TASK DIRECTIONS
Copy exactly the run of lines that begins at the line with "What is the distance" and ends at the final line of the entries.

━━━━━ RAW DATA

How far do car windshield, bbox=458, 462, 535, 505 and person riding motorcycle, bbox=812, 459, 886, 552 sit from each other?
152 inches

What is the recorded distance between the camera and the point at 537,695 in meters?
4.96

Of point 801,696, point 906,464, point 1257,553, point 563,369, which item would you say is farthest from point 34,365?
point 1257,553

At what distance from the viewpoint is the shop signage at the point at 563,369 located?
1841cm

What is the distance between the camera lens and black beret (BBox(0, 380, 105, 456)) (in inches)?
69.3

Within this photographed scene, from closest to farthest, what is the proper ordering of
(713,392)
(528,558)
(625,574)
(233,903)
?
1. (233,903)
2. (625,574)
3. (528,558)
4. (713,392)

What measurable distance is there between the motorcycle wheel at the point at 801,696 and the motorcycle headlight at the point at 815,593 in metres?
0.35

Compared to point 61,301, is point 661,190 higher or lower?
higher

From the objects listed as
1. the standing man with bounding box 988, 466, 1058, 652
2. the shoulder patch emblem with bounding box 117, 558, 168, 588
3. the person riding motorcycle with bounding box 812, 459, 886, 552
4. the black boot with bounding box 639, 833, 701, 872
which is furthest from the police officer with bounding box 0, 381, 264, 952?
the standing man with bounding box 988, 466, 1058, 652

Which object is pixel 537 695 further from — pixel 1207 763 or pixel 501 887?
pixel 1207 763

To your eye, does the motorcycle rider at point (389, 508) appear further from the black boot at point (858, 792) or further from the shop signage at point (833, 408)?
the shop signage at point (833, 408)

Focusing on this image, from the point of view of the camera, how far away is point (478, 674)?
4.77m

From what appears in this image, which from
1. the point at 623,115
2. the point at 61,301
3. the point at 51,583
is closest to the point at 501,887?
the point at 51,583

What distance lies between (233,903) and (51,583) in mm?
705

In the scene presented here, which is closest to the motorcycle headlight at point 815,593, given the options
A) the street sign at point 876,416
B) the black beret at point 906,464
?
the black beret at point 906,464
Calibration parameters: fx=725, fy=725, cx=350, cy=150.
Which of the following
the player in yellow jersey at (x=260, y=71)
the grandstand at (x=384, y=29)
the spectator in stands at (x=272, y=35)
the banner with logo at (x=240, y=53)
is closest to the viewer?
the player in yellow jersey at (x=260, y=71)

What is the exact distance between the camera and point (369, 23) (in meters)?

━━━━━━━━━━

EXPECTED OUTPUT
What is the distance between the camera lens and black beret (BBox(0, 380, 105, 456)) (in inches)?
69.3

Within this photographed scene, from closest to farthest, what is the proper ordering of
(713,392)
(528,558)
(625,574)
(233,903)
?
1. (233,903)
2. (625,574)
3. (528,558)
4. (713,392)

What measurable distance is there between the motorcycle wheel at the point at 801,696 and the motorcycle headlight at the point at 815,593 in metres?
0.35

Compared to point 61,301, is point 661,190 higher or lower?
higher

From the objects listed as
1. the standing man with bounding box 988, 466, 1058, 652
2. the shoulder patch emblem with bounding box 117, 558, 168, 588
3. the person riding motorcycle with bounding box 812, 459, 886, 552
4. the black boot with bounding box 639, 833, 701, 872
which is furthest from the police officer with bounding box 0, 381, 264, 952?
the standing man with bounding box 988, 466, 1058, 652

Which object is pixel 537 695 further from — pixel 1207 763 or pixel 501 887?
pixel 1207 763

To your eye, does the motorcycle rider at point (389, 508) appear further from the black boot at point (858, 792) or further from the shop signage at point (833, 408)?
the shop signage at point (833, 408)

Focusing on this image, from the point of view of the camera, how far away is point (478, 674)?
4.77m

From what appears in this image, which from
1. the point at 623,115
2. the point at 61,301
3. the point at 51,583
is closest to the point at 501,887?
the point at 51,583

What distance lies between (233,903) and (51,583) in mm?
705

In the scene presented here, which is closest to the motorcycle headlight at point 815,593, given the options
A) the street sign at point 876,416
B) the black beret at point 906,464
?
the black beret at point 906,464
Calibration parameters: fx=725, fy=725, cx=350, cy=150.
Which of the following
the player in yellow jersey at (x=260, y=71)
the grandstand at (x=384, y=29)
the spectator in stands at (x=272, y=35)
the banner with logo at (x=240, y=53)
is closest to the viewer?
the player in yellow jersey at (x=260, y=71)

What is the exact distance between the camera and point (369, 23) (in meters)?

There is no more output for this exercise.